→ TASK DATA
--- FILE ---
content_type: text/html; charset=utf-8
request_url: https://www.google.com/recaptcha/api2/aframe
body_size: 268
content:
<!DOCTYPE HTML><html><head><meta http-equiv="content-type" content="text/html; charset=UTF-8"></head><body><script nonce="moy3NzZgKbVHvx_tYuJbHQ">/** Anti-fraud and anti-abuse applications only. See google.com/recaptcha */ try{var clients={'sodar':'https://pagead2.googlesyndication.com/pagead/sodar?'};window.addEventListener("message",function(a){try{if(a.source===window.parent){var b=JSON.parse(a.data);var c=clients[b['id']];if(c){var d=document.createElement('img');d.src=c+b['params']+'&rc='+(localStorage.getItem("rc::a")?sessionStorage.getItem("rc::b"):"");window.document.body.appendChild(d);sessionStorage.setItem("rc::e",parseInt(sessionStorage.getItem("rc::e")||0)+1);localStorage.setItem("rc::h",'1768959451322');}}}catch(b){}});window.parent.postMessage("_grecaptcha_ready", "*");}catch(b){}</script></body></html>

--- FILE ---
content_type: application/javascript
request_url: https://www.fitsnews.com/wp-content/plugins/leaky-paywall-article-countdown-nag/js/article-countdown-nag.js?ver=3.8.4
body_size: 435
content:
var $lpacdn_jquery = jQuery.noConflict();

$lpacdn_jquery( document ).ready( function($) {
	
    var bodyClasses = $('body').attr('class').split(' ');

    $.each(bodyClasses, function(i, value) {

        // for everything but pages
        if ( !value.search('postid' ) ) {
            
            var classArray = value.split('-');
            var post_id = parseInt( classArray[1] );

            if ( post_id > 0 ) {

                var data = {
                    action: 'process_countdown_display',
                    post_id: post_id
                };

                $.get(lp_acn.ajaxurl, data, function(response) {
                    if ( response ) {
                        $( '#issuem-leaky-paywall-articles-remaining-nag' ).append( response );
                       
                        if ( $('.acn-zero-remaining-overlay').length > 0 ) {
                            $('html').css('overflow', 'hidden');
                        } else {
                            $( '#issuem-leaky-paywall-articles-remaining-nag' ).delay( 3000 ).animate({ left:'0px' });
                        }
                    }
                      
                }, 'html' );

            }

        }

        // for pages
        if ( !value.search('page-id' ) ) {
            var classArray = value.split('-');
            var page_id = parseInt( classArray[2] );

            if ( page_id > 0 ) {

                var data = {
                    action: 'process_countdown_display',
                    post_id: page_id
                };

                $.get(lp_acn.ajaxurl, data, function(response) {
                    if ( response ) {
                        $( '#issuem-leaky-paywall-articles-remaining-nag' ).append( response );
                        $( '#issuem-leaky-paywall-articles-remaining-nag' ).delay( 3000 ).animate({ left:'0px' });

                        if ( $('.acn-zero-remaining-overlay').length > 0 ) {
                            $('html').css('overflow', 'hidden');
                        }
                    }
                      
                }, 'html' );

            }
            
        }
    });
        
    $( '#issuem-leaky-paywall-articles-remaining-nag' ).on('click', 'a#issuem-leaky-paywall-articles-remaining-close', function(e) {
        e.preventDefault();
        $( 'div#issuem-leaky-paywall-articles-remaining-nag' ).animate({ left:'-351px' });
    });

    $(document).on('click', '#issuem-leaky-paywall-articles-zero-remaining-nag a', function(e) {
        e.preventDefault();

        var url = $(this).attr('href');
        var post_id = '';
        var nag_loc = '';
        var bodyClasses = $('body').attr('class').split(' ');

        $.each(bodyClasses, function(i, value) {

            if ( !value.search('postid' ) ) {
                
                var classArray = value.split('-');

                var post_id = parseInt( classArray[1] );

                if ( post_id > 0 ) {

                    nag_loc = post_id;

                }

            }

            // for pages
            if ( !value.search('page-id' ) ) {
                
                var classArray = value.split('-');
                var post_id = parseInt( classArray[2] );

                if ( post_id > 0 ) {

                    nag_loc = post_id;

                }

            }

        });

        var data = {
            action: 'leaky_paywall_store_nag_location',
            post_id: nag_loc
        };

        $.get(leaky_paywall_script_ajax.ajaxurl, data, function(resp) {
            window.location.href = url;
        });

→ EXERCISE
Output the material verbatim.

→ ANSWER BOX
--- FILE ---
content_type: text/html; charset=utf-8
request_url: https://www.google.com/recaptcha/api2/aframe
body_size: 268
content:
<!DOCTYPE HTML><html><head><meta http-equiv="content-type" content="text/html; charset=UTF-8"></head><body><script nonce="moy3NzZgKbVHvx_tYuJbHQ">/** Anti-fraud and anti-abuse applications only. See google.com/recaptcha */ try{var clients={'sodar':'https://pagead2.googlesyndication.com/pagead/sodar?'};window.addEventListener("message",function(a){try{if(a.source===window.parent){var b=JSON.parse(a.data);var c=clients[b['id']];if(c){var d=document.createElement('img');d.src=c+b['params']+'&rc='+(localStorage.getItem("rc::a")?sessionStorage.getItem("rc::b"):"");window.document.body.appendChild(d);sessionStorage.setItem("rc::e",parseInt(sessionStorage.getItem("rc::e")||0)+1);localStorage.setItem("rc::h",'1768959451322');}}}catch(b){}});window.parent.postMessage("_grecaptcha_ready", "*");}catch(b){}</script></body></html>

--- FILE ---
content_type: application/javascript
request_url: https://www.fitsnews.com/wp-content/plugins/leaky-paywall-article-countdown-nag/js/article-countdown-nag.js?ver=3.8.4
body_size: 435
content:
var $lpacdn_jquery = jQuery.noConflict();

$lpacdn_jquery( document ).ready( function($) {
	
    var bodyClasses = $('body').attr('class').split(' ');

    $.each(bodyClasses, function(i, value) {

        // for everything but pages
        if ( !value.search('postid' ) ) {
            
            var classArray = value.split('-');
            var post_id = parseInt( classArray[1] );

            if ( post_id > 0 ) {

                var data = {
                    action: 'process_countdown_display',
                    post_id: post_id
                };

                $.get(lp_acn.ajaxurl, data, function(response) {
                    if ( response ) {
                        $( '#issuem-leaky-paywall-articles-remaining-nag' ).append( response );
                       
                        if ( $('.acn-zero-remaining-overlay').length > 0 ) {
                            $('html').css('overflow', 'hidden');
                        } else {
                            $( '#issuem-leaky-paywall-articles-remaining-nag' ).delay( 3000 ).animate({ left:'0px' });
                        }
                    }
                      
                }, 'html' );

            }

        }

        // for pages
        if ( !value.search('page-id' ) ) {
            var classArray = value.split('-');
            var page_id = parseInt( classArray[2] );

            if ( page_id > 0 ) {

                var data = {
                    action: 'process_countdown_display',
                    post_id: page_id
                };

                $.get(lp_acn.ajaxurl, data, function(response) {
                    if ( response ) {
                        $( '#issuem-leaky-paywall-articles-remaining-nag' ).append( response );
                        $( '#issuem-leaky-paywall-articles-remaining-nag' ).delay( 3000 ).animate({ left:'0px' });

                        if ( $('.acn-zero-remaining-overlay').length > 0 ) {
                            $('html').css('overflow', 'hidden');
                        }
                    }
                      
                }, 'html' );

            }
            
        }
    });
        
    $( '#issuem-leaky-paywall-articles-remaining-nag' ).on('click', 'a#issuem-leaky-paywall-articles-remaining-close', function(e) {
        e.preventDefault();
        $( 'div#issuem-leaky-paywall-articles-remaining-nag' ).animate({ left:'-351px' });
    });

    $(document).on('click', '#issuem-leaky-paywall-articles-zero-remaining-nag a', function(e) {
        e.preventDefault();

        var url = $(this).attr('href');
        var post_id = '';
        var nag_loc = '';
        var bodyClasses = $('body').attr('class').split(' ');

        $.each(bodyClasses, function(i, value) {

            if ( !value.search('postid' ) ) {
                
                var classArray = value.split('-');

                var post_id = parseInt( classArray[1] );

                if ( post_id > 0 ) {

                    nag_loc = post_id;

                }

            }

            // for pages
            if ( !value.search('page-id' ) ) {
                
                var classArray = value.split('-');
                var post_id = parseInt( classArray[2] );

                if ( post_id > 0 ) {

                    nag_loc = post_id;

                }

            }

        });

        var data = {
            action: 'leaky_paywall_store_nag_location',
            post_id: nag_loc
        };

        $.get(leaky_paywall_script_ajax.ajaxurl, data, function(resp) {
            window.location.href = url;
        });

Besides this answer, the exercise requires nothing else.